START Listing
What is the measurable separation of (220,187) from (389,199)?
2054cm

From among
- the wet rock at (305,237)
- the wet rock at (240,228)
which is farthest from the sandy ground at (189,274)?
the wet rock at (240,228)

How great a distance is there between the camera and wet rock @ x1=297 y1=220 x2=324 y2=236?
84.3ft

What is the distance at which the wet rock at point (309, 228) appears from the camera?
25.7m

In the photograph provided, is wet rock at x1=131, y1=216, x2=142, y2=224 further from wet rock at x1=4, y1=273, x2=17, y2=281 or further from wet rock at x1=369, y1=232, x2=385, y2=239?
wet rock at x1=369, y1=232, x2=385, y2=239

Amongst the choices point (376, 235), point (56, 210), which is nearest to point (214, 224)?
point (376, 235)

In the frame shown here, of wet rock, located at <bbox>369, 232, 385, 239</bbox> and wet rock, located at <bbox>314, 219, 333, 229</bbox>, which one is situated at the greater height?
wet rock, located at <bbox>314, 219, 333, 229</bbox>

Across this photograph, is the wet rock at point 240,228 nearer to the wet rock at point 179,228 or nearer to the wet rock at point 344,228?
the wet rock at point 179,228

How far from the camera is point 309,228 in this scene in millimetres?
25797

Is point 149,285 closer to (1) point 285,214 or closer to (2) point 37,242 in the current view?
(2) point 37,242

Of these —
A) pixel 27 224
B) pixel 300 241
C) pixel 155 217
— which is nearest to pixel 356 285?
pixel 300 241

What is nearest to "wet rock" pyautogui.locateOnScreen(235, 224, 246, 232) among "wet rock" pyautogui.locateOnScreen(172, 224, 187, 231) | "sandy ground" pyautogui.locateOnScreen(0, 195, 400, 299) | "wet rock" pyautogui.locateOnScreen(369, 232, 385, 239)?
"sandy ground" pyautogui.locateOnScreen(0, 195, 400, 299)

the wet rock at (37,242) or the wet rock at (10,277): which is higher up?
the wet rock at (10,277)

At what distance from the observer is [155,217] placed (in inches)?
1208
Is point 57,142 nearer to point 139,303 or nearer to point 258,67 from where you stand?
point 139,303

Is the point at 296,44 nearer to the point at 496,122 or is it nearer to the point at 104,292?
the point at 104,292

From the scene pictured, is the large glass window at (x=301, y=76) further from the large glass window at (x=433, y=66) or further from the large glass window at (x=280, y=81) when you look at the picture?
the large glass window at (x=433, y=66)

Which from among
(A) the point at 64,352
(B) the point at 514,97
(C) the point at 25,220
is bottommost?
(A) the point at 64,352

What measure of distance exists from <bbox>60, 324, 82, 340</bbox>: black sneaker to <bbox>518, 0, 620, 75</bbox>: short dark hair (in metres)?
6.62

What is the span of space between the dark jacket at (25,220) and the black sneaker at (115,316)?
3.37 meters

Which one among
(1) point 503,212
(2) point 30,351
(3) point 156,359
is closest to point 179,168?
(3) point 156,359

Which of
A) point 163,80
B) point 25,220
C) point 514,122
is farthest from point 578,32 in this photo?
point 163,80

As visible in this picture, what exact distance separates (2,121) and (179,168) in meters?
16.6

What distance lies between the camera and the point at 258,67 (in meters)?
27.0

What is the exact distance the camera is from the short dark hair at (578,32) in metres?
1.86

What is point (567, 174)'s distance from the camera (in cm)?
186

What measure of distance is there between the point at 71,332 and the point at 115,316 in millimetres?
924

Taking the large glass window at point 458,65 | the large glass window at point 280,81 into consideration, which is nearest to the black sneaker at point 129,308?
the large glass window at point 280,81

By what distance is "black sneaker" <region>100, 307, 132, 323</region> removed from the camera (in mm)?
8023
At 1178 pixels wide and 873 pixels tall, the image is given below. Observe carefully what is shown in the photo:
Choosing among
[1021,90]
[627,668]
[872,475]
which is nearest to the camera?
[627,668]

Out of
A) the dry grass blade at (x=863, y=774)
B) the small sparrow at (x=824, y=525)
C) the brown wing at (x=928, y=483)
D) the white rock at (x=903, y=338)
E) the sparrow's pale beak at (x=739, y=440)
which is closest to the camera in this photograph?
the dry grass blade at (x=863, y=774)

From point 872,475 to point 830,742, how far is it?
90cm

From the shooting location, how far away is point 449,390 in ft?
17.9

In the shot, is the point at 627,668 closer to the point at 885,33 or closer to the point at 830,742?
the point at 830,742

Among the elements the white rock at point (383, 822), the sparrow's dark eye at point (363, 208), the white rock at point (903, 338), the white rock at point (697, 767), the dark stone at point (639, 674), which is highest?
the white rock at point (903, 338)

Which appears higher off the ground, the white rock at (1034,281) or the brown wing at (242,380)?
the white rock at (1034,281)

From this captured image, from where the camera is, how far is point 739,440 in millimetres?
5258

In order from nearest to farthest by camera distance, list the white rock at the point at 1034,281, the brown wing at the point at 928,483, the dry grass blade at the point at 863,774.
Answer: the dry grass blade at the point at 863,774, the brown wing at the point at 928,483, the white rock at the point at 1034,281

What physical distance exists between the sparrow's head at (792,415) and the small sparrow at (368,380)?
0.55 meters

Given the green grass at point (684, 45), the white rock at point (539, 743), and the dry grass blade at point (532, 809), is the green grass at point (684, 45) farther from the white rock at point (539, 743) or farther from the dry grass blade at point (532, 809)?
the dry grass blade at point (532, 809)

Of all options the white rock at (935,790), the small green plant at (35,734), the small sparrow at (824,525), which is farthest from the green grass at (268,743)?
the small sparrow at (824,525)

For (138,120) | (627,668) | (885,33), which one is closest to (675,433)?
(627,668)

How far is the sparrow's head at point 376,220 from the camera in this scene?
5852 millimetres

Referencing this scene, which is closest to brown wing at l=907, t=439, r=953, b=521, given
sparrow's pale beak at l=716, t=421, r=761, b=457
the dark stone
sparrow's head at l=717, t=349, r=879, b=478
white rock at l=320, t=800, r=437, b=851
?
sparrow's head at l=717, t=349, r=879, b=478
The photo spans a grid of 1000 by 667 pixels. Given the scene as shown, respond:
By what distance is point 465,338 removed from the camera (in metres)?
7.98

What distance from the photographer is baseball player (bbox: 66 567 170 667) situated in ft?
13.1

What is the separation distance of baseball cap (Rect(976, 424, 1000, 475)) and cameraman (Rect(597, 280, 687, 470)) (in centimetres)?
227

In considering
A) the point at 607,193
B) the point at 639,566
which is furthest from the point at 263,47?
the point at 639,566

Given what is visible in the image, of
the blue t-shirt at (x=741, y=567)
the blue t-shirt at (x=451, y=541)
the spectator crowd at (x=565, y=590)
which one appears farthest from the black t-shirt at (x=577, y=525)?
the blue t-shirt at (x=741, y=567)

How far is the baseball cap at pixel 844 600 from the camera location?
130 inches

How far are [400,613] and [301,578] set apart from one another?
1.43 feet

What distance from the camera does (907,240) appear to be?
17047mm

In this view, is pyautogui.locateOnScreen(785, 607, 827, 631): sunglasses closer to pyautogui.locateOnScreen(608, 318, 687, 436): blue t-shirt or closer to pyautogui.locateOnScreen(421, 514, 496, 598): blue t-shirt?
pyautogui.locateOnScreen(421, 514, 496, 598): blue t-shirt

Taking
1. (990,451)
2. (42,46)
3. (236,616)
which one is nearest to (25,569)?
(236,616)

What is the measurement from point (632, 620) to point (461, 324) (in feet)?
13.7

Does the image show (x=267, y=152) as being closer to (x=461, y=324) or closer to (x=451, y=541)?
END Listing
Problem to solve —
Present the records from the line with "Which appears higher" through the line with "0.55 meters" as a Markdown table with two columns, Row for the row number and Line for the text of each line. Leave out any blank lines.

Complete response —
| Row | Line |
|---|---|
| 1 | Which appears higher off the ground, the white rock at (1034,281) or the brown wing at (242,380)? |
| 2 | the white rock at (1034,281) |
| 3 | From this captured image, from where the camera is, how far is point 739,440 in millimetres? |
| 4 | 5258 |
| 5 | In order from nearest to farthest by camera distance, list the white rock at the point at 1034,281, the brown wing at the point at 928,483, the dry grass blade at the point at 863,774. |
| 6 | Answer: the dry grass blade at the point at 863,774, the brown wing at the point at 928,483, the white rock at the point at 1034,281 |
| 7 | What physical distance exists between the sparrow's head at (792,415) and the small sparrow at (368,380)? |
| 8 | 0.55 meters |